# Shared Apple ID delivers texts to both phones



## eah (Apr 30, 2020)

So we have two iPhones that share an Apple ID, but they have different phone numbers. Recently, I changed the password to the Apple ID, and now both phones receive any text sent to either of them. Any ideas? Thanks in advance


----------



## Couriant (Mar 26, 2002)

I assume the text messages are from other apple users (blue fill)? 

Also I take it that both phones have the same apple id? If so, then this is what I believe is to be intentional.


----------



## eah (Apr 30, 2020)

Thanks for your reply! Yes it is intentional that they share the ID, but we have not had any problems in the past with texting. Also it is any texts, not just blue ones.


----------



## Couriant (Mar 26, 2002)

hmm that is strange indeed. It happens to me with an iPad and iPhone... but only for the FaceTime / Messages...
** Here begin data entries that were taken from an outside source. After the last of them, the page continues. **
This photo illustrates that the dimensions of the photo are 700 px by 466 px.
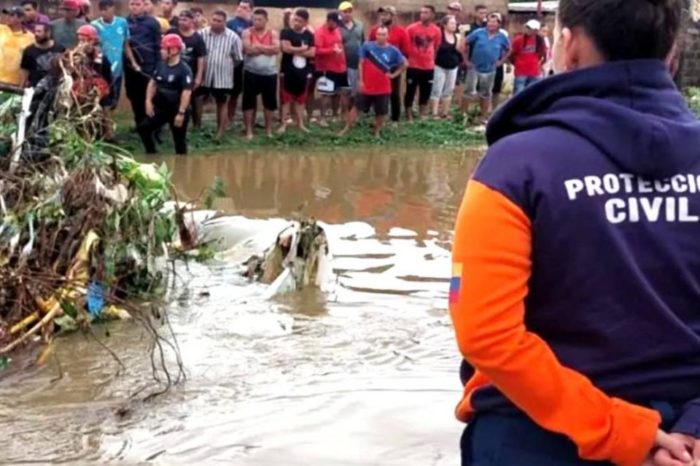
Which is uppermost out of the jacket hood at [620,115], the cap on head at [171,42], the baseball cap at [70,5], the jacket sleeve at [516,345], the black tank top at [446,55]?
the jacket hood at [620,115]

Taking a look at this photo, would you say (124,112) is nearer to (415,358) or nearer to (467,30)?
(467,30)

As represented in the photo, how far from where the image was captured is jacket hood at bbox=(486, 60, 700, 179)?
7.02ft

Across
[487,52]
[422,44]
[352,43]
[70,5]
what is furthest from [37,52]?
[487,52]

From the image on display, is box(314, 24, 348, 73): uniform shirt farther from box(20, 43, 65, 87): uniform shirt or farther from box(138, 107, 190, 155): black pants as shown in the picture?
box(20, 43, 65, 87): uniform shirt

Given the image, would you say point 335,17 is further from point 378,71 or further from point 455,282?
point 455,282

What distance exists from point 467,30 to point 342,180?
21.7 ft

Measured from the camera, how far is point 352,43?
16.9m

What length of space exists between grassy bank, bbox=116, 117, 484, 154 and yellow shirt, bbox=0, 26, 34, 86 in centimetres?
141

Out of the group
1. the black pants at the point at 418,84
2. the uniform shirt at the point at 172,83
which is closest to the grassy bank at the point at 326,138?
the black pants at the point at 418,84

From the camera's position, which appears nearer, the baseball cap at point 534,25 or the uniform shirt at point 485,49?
the uniform shirt at point 485,49

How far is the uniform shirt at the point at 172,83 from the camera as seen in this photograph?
46.1ft

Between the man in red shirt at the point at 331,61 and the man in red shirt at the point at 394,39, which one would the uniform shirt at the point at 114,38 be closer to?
the man in red shirt at the point at 331,61

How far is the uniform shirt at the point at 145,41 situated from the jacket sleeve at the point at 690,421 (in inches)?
507

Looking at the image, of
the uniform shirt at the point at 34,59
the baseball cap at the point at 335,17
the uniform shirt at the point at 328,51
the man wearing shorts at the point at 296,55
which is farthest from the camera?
the baseball cap at the point at 335,17
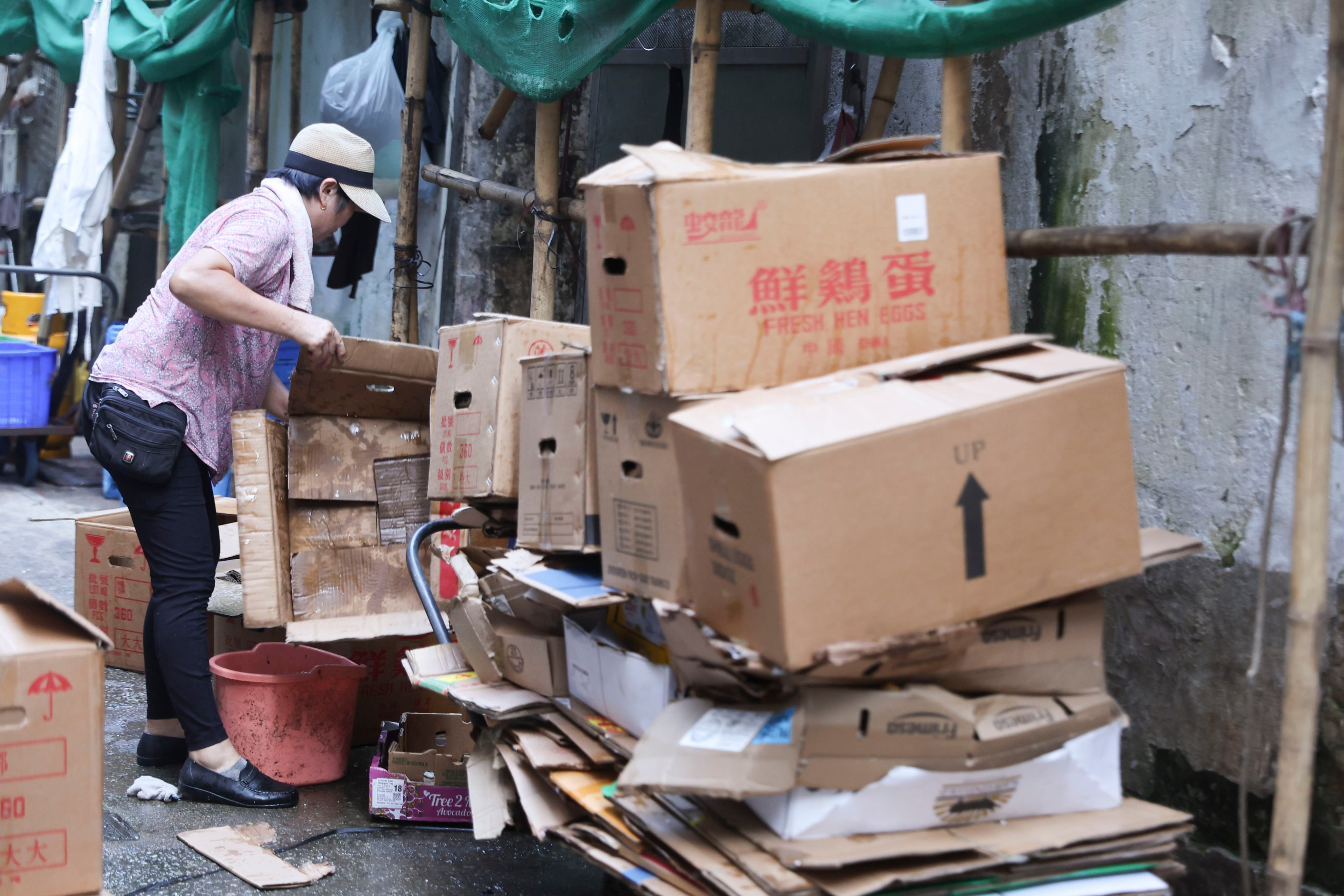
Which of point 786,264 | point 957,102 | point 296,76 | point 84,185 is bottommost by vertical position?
point 786,264

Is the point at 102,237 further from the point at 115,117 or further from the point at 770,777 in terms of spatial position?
the point at 770,777

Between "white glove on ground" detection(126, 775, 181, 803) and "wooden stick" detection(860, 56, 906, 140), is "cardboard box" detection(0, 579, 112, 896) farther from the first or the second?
"wooden stick" detection(860, 56, 906, 140)

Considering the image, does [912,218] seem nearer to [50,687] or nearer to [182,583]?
[50,687]

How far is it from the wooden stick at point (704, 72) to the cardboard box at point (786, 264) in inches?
39.2

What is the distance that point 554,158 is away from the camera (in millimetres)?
4070

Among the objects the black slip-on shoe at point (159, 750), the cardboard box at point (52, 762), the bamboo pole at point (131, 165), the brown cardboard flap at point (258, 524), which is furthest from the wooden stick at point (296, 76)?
the cardboard box at point (52, 762)

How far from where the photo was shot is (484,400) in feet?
9.20

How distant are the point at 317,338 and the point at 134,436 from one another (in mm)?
516

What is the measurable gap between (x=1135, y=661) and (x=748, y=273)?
4.47 ft

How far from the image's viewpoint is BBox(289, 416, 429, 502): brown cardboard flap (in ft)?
10.5

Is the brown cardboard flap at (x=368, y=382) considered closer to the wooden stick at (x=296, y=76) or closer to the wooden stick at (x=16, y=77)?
the wooden stick at (x=296, y=76)

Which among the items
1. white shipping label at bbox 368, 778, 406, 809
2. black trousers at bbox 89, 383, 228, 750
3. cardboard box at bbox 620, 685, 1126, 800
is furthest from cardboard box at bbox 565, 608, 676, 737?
black trousers at bbox 89, 383, 228, 750

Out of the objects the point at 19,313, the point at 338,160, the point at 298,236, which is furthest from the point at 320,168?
the point at 19,313

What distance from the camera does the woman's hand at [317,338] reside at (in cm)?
295
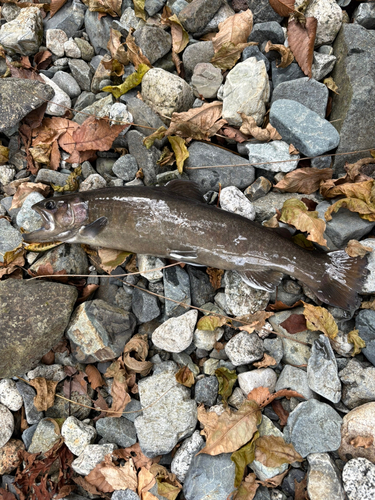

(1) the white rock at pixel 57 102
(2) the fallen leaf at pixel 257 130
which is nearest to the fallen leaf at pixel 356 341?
(2) the fallen leaf at pixel 257 130

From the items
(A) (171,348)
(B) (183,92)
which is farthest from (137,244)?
(B) (183,92)

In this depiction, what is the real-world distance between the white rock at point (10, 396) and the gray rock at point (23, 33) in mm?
4754

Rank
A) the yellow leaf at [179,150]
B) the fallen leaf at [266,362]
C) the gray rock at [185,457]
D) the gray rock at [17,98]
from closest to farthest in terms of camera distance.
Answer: the gray rock at [185,457] < the fallen leaf at [266,362] < the yellow leaf at [179,150] < the gray rock at [17,98]

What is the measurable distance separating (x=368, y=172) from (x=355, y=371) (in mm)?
2447

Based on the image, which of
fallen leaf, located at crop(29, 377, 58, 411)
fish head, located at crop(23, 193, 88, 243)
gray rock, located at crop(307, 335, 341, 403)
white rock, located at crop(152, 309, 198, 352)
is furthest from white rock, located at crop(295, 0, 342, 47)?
fallen leaf, located at crop(29, 377, 58, 411)

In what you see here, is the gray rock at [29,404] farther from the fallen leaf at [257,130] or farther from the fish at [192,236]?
the fallen leaf at [257,130]

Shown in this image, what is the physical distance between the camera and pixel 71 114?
207 inches

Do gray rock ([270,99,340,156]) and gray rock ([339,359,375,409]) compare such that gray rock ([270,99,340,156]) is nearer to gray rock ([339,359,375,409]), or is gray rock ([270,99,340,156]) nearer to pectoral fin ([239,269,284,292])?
pectoral fin ([239,269,284,292])

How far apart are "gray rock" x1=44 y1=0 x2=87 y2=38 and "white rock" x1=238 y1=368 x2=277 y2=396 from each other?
5.59 meters

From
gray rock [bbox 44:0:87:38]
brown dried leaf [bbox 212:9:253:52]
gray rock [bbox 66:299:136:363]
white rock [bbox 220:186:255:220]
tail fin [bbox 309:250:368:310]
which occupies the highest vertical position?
brown dried leaf [bbox 212:9:253:52]

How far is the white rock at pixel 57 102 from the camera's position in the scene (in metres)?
5.16

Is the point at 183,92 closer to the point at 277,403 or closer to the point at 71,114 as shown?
the point at 71,114

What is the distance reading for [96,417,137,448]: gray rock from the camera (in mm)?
4418

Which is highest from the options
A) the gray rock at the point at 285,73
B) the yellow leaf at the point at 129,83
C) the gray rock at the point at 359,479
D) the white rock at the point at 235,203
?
the gray rock at the point at 285,73
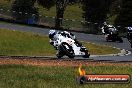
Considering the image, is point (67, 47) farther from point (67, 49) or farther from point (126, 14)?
point (126, 14)

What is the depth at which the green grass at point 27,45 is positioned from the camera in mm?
32344

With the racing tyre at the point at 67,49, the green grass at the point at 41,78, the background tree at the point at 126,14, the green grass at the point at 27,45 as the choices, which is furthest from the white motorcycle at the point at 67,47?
the background tree at the point at 126,14

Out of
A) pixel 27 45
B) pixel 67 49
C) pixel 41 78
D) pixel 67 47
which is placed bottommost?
pixel 27 45

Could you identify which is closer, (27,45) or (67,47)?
(67,47)

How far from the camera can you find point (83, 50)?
77.3ft

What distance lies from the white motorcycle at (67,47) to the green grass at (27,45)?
8397 millimetres

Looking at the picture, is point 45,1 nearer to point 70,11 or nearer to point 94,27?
point 94,27

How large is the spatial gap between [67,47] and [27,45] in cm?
1226

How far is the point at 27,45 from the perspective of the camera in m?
34.4

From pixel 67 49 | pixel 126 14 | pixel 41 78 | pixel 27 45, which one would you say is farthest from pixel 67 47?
pixel 126 14

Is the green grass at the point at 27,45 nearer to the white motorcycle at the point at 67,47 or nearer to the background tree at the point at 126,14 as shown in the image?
the white motorcycle at the point at 67,47

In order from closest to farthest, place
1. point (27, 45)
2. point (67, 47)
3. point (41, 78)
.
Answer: point (41, 78) → point (67, 47) → point (27, 45)

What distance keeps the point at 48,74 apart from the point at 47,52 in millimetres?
17205

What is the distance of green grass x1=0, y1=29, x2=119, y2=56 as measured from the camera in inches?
1273
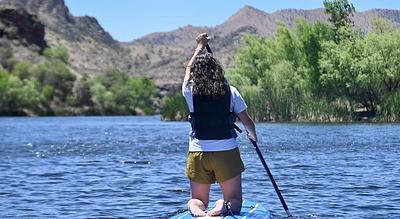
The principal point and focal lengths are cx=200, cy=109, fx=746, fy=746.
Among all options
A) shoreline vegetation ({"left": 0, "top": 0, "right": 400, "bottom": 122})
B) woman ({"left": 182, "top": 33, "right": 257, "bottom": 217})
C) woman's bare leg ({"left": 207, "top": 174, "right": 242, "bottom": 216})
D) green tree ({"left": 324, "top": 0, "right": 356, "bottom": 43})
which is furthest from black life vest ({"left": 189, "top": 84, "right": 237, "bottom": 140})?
green tree ({"left": 324, "top": 0, "right": 356, "bottom": 43})

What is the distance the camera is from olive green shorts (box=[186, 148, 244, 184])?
11070 mm

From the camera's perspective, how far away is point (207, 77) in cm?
1090

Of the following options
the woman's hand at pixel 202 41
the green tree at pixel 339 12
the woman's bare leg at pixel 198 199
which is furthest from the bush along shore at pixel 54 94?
the woman's bare leg at pixel 198 199

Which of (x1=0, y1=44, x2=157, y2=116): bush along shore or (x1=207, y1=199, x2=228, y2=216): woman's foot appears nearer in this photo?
(x1=207, y1=199, x2=228, y2=216): woman's foot

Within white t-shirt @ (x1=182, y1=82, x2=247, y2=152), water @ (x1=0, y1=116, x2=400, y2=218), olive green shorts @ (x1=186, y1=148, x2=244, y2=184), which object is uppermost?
white t-shirt @ (x1=182, y1=82, x2=247, y2=152)

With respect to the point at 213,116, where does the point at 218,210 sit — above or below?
below

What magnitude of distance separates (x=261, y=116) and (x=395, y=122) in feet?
61.0

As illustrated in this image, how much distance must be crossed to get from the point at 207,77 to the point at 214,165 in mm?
1321

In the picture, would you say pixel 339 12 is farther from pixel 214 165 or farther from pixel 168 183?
pixel 214 165

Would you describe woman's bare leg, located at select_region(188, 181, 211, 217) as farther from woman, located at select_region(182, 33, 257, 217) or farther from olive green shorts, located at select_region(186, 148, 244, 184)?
olive green shorts, located at select_region(186, 148, 244, 184)

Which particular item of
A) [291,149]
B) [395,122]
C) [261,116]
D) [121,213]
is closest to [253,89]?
[261,116]

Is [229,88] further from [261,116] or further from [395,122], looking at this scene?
[261,116]

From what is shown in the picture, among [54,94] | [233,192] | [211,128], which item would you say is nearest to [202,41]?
[211,128]

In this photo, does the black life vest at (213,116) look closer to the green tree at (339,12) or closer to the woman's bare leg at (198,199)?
the woman's bare leg at (198,199)
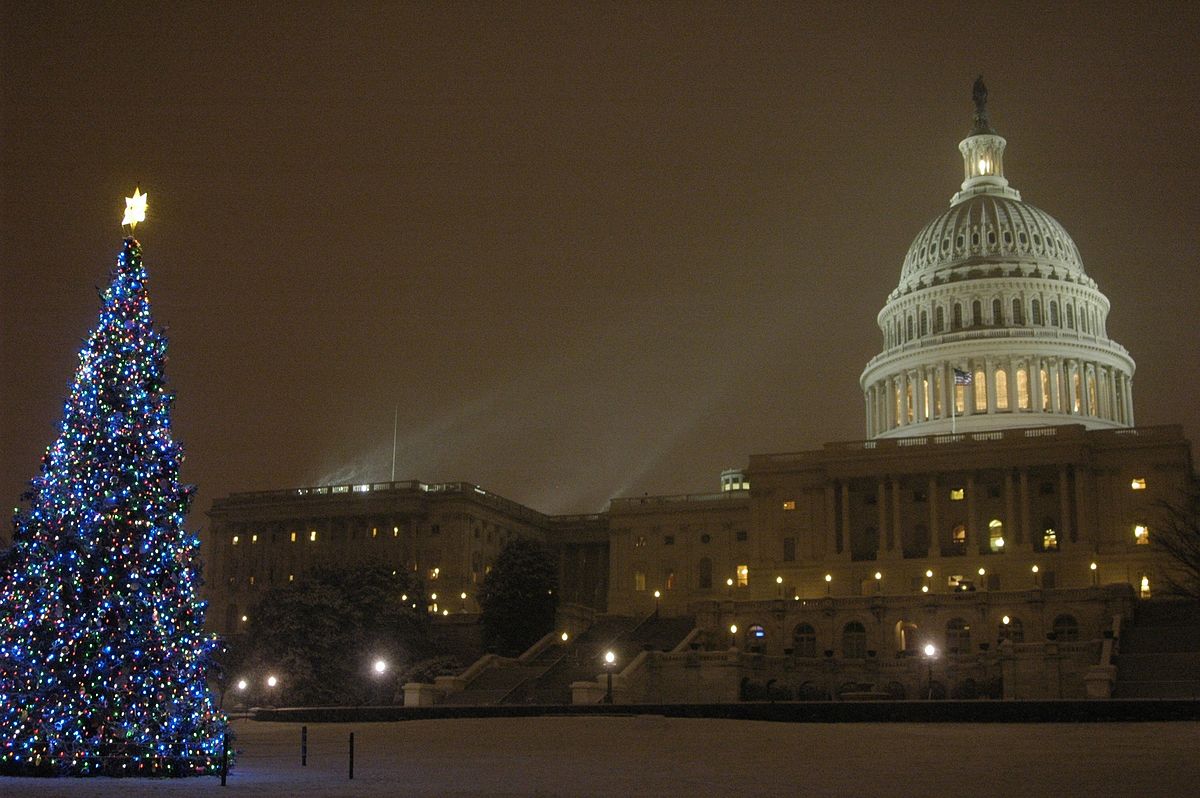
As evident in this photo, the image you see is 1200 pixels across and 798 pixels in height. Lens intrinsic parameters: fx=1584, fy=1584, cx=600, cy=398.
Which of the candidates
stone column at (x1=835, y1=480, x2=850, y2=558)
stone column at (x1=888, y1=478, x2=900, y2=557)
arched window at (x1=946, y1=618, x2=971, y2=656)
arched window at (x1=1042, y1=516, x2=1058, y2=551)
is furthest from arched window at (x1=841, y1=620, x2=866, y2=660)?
arched window at (x1=1042, y1=516, x2=1058, y2=551)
Are the texts going to the phone number that is the 'main number' (first in the list) that your cell phone company is showing?

I can't think of anything else, so the best solution I can give is to speak to your cell carrier.


----------



## eah (Apr 30, 2020)

Any text to either phone show up on both, it doesn't matter which number it was originally sent to. Thanks for your advice though


----------



## Couriant (Mar 26, 2002)

eah said:


> Any text to either phone show up on both, it doesn't matter which number it was originally sent to. Thanks for your advice though


OK, then I wonder if AppleID has both numbers tied to it and that's why it's showing on both, via Apple's Messenging. I haven't seen that myself, so I would be interested to hear what your cell carrier says.


----------



## Goddess-Bastet (Apr 26, 2019)

I have two iPhones with different number connected to my account & receive texts sent to either on both devices.
I suspect this is the reason.
I’d check the device settings too in case there’s something there.


----------



## eah (Apr 30, 2020)

Ok, will check, thanks!


----------



## Couriant (Mar 26, 2002)

Under Settings, click on AppleID then Name, Phone Numbers, E-Mail and see if there has both numbers.


----------



## eah (Apr 30, 2020)

They are both there, should that be changed and how?


----------



## Goddess-Bastet (Apr 26, 2019)

Under settings>Message deselect the other phone number to stop messages from being sent to both devices.


----------



## Couriant (Mar 26, 2002)

Goddess-Bastet said:


> Under settings>Message deselect the other phone number to stop messages from being sent to both devices.


also when you deselect it, do the same for the other phone


----------



## Goddess-Bastet (Apr 26, 2019)

I would think you’d need to keep one active so that you receive notification on that device only.


----------



## eah (Apr 30, 2020)

Hey this worked! Thank you so much!


----------



## Goddess-Bastet (Apr 26, 2019)

Great news.


----------